## start Passage provided

Student Choice Literature Circles

Guiding Question: What does your choice novel say about culture and being human in terms of science, religion, philosophy, art, music and poetry?

Select one of the following full-length texts:

Last Summer of Reason by Tahar Dajout
Life of Pi by Yann Martel
Frankenstein by Mary Shelley
Snow by Orhan Pamuk

Capstone Cultural Study
Guiding Question: How do you synthesize cultural influences on your personal journey to find yourself?
Full-length Text: Siddhartha by Hermann Hesse


NOTE: In addition to the short selections listed above, World Literature I integrates an ongoing study of poetry, including examining standard poetic forms such as Chinese Shih, Japanese Tanka and Haiku, and sonnets.

Supplies Needed


World Literature students use a single subject, composition notebook to showcase much of their work for class. Notebooks need to be in class every day! Use a Sharpie to write your name on the notebook and bring it to class every day starting Thursday, September 4, 2008. Fully prepared students also come to class with a pen, pencil, and highlighter.


In fact, you need to bring the following supplies to class on Thursday, September 4, 2008 as a required 3-point assignment:


1 composition notebook
1 pack of two glue sticks for use as a common classroom supply


You may also bring one of the following items for use as a common classroom supply to receive two points of extra credit:


a box of Kleenex
a ruler
a scissors
a pack of markers
a box of #2 pencils



Copies of Brave New World are also needed.


Student schedule changes over the summer resulted in increased enrollment for World Literature this fall, and the English department finds itself short copies of Brave New World by Aldous Huxley.

## end Passage provided
## start Data lines

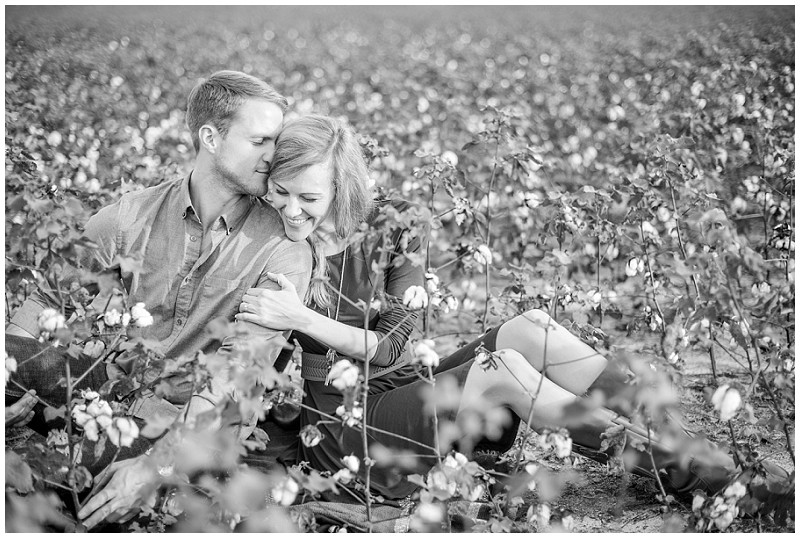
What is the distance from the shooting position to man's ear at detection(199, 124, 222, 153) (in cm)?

## end Data lines

# [Exercise instructions]
From the World Literature class page, quote the passage from "Select one of" to "to find yourself?" word for word.

# [The output]
Select one of the following full-length texts:

Last Summer of Reason by Tahar Dajout
Life of Pi by Yann Martel
Frankenstein by Mary Shelley
Snow by Orhan Pamuk

Capstone Cultural Study
Guiding Question: How do you synthesize cultural influences on your personal journey to find yourself?